**Page text**
====

In the 1990s Reagle was regarded as one of the top producers of a new, "less stodgy and more hip", type of puzzle. This trend was encouraged by New York Times puzzle editor Will Shortz, who sought to appeal to a wider and younger readership with "pop culture references ... humorous word play, and ... unique and clever themes".

In 2011 Reagle used his expertise to produce an awareness-building campaign for the Alzheimer's Foundation of America. He created the National Brain Game Challenge, an online contest featuring a Sunday crossword that contained a clued secret message. Cash prizes, including a first prize of $2,500, were awarded in two categories, "casual solver" and "puzzle professional".

Reagle was one of the few crossword constructors who made a living solely by making puzzles, as he retained all rights to his puzzles. They are reprinted in books that he sold under his own imprint, PuzzleWorks. With the assistance of his wife, Marie Haley, he published more than 20 volumes of his Sunday crosswords, which he sold on his website. Merl and Marie lived in the Tampa Bay, Florida area.

Reagle died on August 22, 2015, after being hospitalized two days earlier for acute pancreatitis.

==Representative puzzles: humor and wide-open grids==
New York Times crossword puzzle editor Will Shortz said that Reagle's "themes are consistently fresher and funnier than anyone else's. And he's one of the greatest puzzlemakers at interlocking words in intricate, wide-open patterns". Games magazine called Reagle "the best Sunday crossword creator in America". A poll of puzzlemakers at cruciverb.com, a popular website for crossword constructors, ranked Reagle the most admired by his peers. His 2004 puzzle "Wide Open Spaces" holds the record for the lowest word count (i.e., number of answers) in a Sunday puzzle. The 21 x 21 grid has only 112 words (with 51 black squares). The prolific crossword editor Stanley Newman called Reagle's puzzle "Gridlock" "the best single crossword of the last 25 years". It features a "thick traffic jam of car names crossing in the center".

====

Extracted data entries
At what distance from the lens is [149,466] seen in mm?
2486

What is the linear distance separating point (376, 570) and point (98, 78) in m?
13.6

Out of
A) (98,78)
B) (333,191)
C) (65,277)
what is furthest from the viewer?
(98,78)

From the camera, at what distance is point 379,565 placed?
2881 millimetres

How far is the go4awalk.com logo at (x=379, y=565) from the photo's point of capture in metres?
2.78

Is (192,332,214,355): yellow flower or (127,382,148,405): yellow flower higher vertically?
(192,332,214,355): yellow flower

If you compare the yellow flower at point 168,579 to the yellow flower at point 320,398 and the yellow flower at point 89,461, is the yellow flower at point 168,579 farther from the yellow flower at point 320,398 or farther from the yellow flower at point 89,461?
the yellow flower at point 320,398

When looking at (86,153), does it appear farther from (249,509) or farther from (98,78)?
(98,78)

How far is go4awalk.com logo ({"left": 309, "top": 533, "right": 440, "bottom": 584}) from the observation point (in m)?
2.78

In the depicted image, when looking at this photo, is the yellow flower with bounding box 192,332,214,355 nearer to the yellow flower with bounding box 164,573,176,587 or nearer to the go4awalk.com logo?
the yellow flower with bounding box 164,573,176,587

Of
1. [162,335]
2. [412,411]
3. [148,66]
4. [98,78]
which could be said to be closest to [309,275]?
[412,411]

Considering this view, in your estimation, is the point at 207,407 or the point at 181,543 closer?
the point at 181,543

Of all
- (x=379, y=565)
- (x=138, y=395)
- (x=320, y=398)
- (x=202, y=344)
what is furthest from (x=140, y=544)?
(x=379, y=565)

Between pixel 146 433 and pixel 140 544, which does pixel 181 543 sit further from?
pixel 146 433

====

**What to do**
1/ Copy the Merl Reagle passage word for word, everything from "Reagle was one" down to "Bay, Florida area.".
2/ According to the Merl Reagle passage, what record does his 2004 puzzle "Wide Open Spaces" hold?

**Solutions per task**
1/
Reagle was one of the few crossword constructors who made a living solely by making puzzles, as he retained all rights to his puzzles. They are reprinted in books that he sold under his own imprint, PuzzleWorks. With the assistance of his wife, Marie Haley, he published more than 20 volumes of his Sunday crosswords, which he sold on his website. Merl and Marie lived in the Tampa Bay, Florida area.

2/ The record for the lowest word count (number of answers) in a Sunday puzzle.